[Start of Attachment]
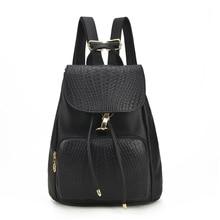 Высокое качество модные женские туфли мягкие однотонные кожаные рюкзаки мини маленький рюкзак для девочек школьные рюкзаки сумка Mochila Feminina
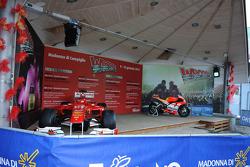 Wrooom 2012: мероприятие для прессы в Мадонна-ди-Кампильо, день 1.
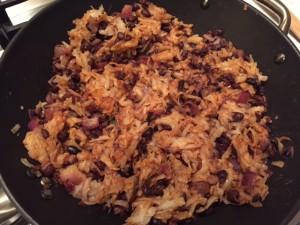 Bean and Hash Brown Tacos -- Epicurean Vegan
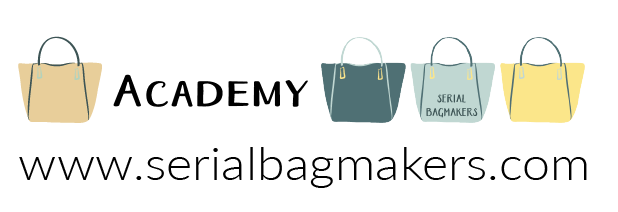 Serial Bagmakers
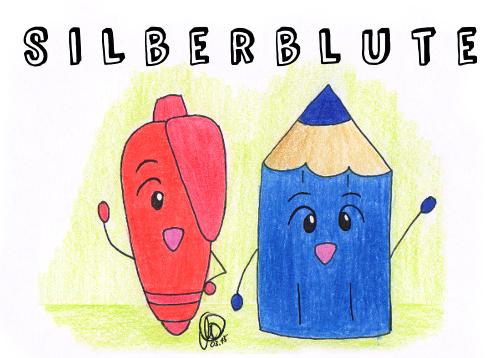 Zum Silberblute-Blog von Mie und Jei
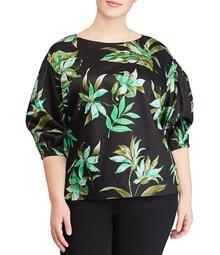 Lauren Ralph Lauren Plus Size Palm Print Bishop-Sleeve Top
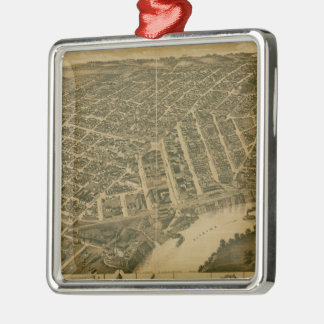 Vintage Pictorial Map of Montgomery Alabama (1887) Silver-Colored Square Ornament
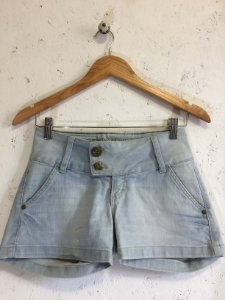 Short jeans (36) - Planet Girls
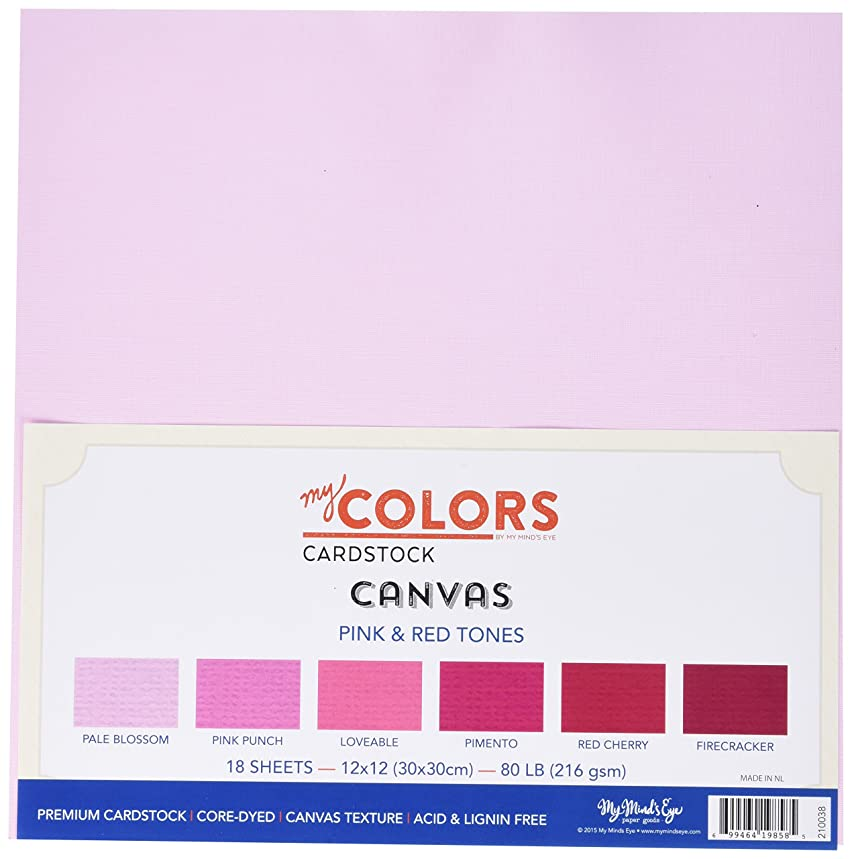 My Colors 210038 Pink & Red Tones Canvas Cardstock Bundle (18 Pack), 12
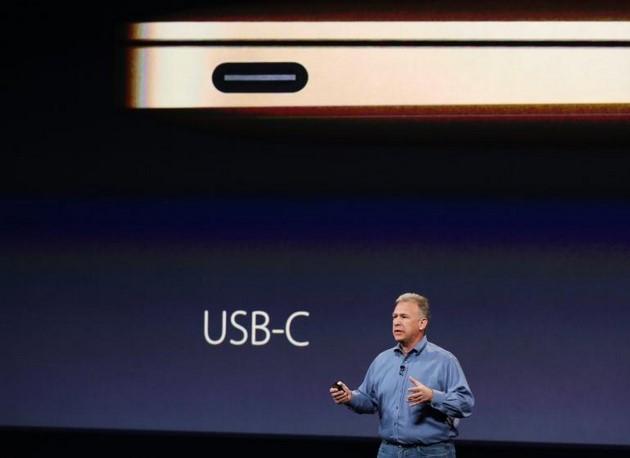 Apple Macbook 12: tutte le potenzialita' della porta USB-C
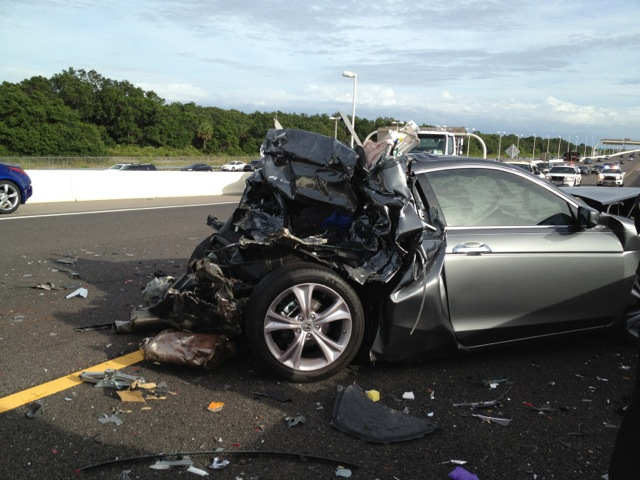How To Mentally Recover From A Car Accident – Trendy Post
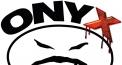 ONYX / Les Uns / C.O.T.I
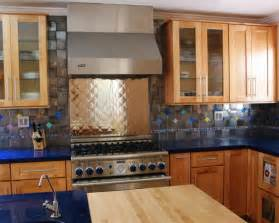 kitchen glass tile backsplash lightstreams glass kitchen backsplash tile various colors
[End of Attachment]
- _AIM OF THE EXERCISE_:
Repeat each record exactly, with the pictures left out.

- _RESPONSE BELOW_:
 Высокое качество модные женские туфли мягкие однотонные кожаные рюкзаки мини маленький рюкзак для девочек школьные рюкзаки сумка Mochila Feminina
 Wrooom 2012: мероприятие для прессы в Мадонна-ди-Кампильо, день 1.
 Bean and Hash Brown Tacos -- Epicurean Vegan
 Serial Bagmakers
 Zum Silberblute-Blog von Mie und Jei
 Lauren Ralph Lauren Plus Size Palm Print Bishop-Sleeve Top
 Vintage Pictorial Map of Montgomery Alabama (1887) Silver-Colored Square Ornament
 Short jeans (36) - Planet Girls
 My Colors 210038 Pink & Red Tones Canvas Cardstock Bundle (18 Pack), 12
 Apple Macbook 12: tutte le potenzialita' della porta USB-C
How To Mentally Recover From A Car Accident – Trendy Post
 ONYX / Les Uns / C.O.T.I
 kitchen glass tile backsplash lightstreams glass kitchen backsplash tile various colors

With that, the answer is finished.